En tant qu'étudiant en architecture, j'ai eu l'occasion de partir cinq semaines en Syrie, vers avril 2008.
Nous étions une trentaine d'étudiants et notre travail était dans un premier temps de remettre à jour les cartes et cadastres municipaux de Damas, qui n'avaient pas été retouchés depuis les années 1970.
Nous nous inscrivions dans une série de projets similaires ; un groupe par année partait, encadré toujours par les mêmes professeurs ( d'excellents urbanistes de notre école, l'ENSAV, de Versailles ), pour travailler sur une ville différente de la banlieue de Damas.

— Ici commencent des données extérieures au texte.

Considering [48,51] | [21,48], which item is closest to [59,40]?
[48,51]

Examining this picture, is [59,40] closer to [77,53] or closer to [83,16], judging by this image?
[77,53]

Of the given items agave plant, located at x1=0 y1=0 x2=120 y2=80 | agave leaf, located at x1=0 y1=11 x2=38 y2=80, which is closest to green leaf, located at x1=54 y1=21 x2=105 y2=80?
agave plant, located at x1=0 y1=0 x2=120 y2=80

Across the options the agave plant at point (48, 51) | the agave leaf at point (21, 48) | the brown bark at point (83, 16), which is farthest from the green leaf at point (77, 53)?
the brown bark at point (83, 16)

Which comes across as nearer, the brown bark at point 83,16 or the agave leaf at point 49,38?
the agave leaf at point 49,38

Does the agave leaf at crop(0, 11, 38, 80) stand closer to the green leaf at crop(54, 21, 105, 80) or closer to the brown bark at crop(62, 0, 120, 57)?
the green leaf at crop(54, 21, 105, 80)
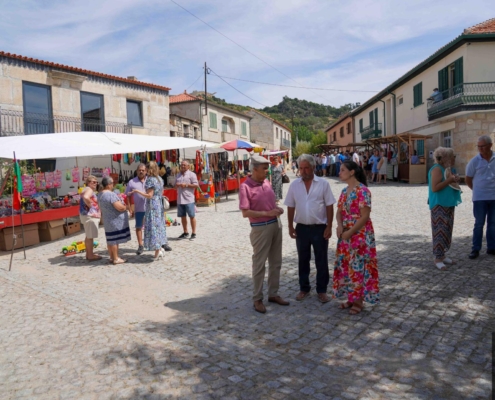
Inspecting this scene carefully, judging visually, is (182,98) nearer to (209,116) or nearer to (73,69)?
(209,116)

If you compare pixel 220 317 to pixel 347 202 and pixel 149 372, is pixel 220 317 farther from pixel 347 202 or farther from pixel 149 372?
pixel 347 202

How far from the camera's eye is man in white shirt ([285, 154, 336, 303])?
4453 millimetres

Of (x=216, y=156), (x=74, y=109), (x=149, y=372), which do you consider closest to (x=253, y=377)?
(x=149, y=372)

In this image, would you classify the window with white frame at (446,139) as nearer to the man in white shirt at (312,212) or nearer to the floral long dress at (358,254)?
the man in white shirt at (312,212)

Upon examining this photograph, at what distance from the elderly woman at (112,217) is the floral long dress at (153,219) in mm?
376

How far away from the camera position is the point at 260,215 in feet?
14.2

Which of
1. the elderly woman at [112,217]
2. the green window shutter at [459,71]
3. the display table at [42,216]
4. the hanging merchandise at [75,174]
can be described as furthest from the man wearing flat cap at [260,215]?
the green window shutter at [459,71]

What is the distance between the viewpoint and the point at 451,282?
5.13m

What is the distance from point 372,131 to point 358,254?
29029 mm

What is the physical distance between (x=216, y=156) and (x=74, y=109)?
592 centimetres

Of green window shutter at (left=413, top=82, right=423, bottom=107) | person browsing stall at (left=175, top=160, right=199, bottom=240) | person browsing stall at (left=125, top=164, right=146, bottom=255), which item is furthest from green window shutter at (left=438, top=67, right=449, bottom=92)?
person browsing stall at (left=125, top=164, right=146, bottom=255)

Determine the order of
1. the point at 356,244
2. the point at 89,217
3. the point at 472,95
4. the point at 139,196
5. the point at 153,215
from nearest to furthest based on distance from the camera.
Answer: the point at 356,244, the point at 153,215, the point at 89,217, the point at 139,196, the point at 472,95

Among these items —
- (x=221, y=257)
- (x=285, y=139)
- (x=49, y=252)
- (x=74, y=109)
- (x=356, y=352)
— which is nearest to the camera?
(x=356, y=352)

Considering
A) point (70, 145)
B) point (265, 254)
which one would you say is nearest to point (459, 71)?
point (70, 145)
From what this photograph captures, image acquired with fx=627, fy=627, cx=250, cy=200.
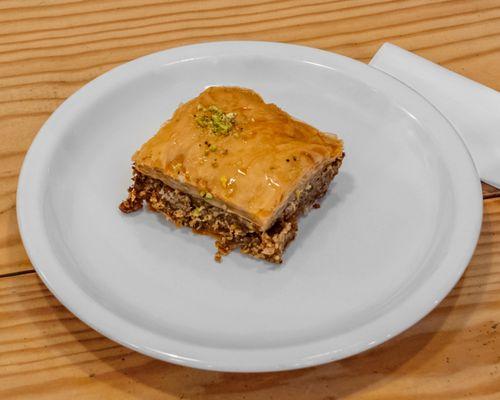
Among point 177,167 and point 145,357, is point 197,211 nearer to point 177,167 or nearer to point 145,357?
point 177,167

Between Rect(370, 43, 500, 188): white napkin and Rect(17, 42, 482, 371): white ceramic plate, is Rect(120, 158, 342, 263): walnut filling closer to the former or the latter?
Rect(17, 42, 482, 371): white ceramic plate

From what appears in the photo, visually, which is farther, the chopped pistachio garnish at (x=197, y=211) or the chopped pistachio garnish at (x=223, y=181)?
the chopped pistachio garnish at (x=197, y=211)

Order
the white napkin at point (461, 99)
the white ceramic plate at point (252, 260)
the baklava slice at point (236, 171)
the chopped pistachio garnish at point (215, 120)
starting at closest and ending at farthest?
1. the white ceramic plate at point (252, 260)
2. the baklava slice at point (236, 171)
3. the chopped pistachio garnish at point (215, 120)
4. the white napkin at point (461, 99)

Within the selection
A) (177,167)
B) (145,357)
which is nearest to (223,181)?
(177,167)

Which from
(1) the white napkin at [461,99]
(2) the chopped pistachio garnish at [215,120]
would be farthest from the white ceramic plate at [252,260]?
(2) the chopped pistachio garnish at [215,120]

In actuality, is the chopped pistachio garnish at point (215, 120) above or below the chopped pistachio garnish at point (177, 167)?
above

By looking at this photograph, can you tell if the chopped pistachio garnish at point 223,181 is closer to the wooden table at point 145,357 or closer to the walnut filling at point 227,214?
the walnut filling at point 227,214

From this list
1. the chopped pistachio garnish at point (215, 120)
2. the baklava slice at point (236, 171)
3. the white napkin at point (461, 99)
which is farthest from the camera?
the white napkin at point (461, 99)
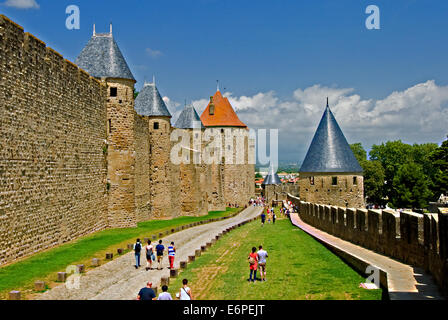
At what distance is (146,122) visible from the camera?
113ft

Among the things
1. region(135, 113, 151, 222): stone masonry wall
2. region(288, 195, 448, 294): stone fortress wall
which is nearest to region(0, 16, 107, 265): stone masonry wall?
region(135, 113, 151, 222): stone masonry wall

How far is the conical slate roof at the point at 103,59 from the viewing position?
26.8 m

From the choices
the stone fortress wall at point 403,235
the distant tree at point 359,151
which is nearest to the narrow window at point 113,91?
the stone fortress wall at point 403,235

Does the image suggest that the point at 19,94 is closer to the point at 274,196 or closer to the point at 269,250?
Result: the point at 269,250

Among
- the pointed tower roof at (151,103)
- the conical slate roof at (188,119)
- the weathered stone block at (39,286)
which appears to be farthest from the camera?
the conical slate roof at (188,119)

Notre groupe a travaillé sur Daraya-Charkieh - l'orthographe n'est pas nécessairement exacte, je m'en excuse - pendant plusieurs semaines.
Il faut savoir que la banlieue de Damas occupe la Ghouta, une oasis qui est issue ( de ce que j'ai retenu ) d'un fleuve descendant des monts Liban pour disparaître dans le désert. Cette vaste zone de verdure a très vite été irriguée et cultivée, notamment par les romains qui ont mis en place tout un réseau de canaux. La richesse de Damas vient en partie des nombreuses récoltes qu'elle peut tirer de ces champs en plein désert.
Les conclusions de notre mise à jour des cartes sont assez pessimistes ; malgré l'interdiction de construire, chaque héritage, chaque vente de parcelle, chaque subdivision est l'occasion d'ajouter une maison, le plus souvent construite en parpaings ( fabriqués sur place dans des moules rudimentaires ). Ainsi la zone se densifie de façon anarchique et à ce rythme, la Ghouta aura cessé d'exister ( dans le secteur de Daraya en tout cas, mais rien ne nous empêche de penser qu'il en va de même sur les autres communes ) d'ici 30 ans. Parallèlement, les réseaux d'irrigation ne sont pas entretenus et se bouchent ( les ordures et les animaux morts sont régulièrement mis en cause ), ce qui oblige les paysans à creuser des puits et à installer des pompes électriques là où 10 ans auparavant, l'eau arrivait d'elle-même. Les cultures ( maraîchage, menthe, vergers fruitiers, eucalyptus et oliviers ) et les élevages ( chèvres, moutons et vaches ) en pâtissent.
La seconde étape de notre projet était de proposer des solutions d'aménagement du territoire pour juguler le développement de la ville, le canaliser vers une densification réfléchie, avec une mixité ville-campagne. Notre projet incluait une ceinture verte, un réseau de parcs urbains et une réflexion sur les formes traditionnelles de logement syrien, étendu au contexte de ville moderne.
La traversée de la Ghouta à pied avec ses nombreux artisans du bois, ses cultures de menthe et ses eucalyptus embaumant sous le soleil, ainsi que les voyages que nous avons pu faire à travers le pays, restent parmi mes plus beaux souvenirs, et deviennent d'autant plus précieux à la lueur des évènements actuels.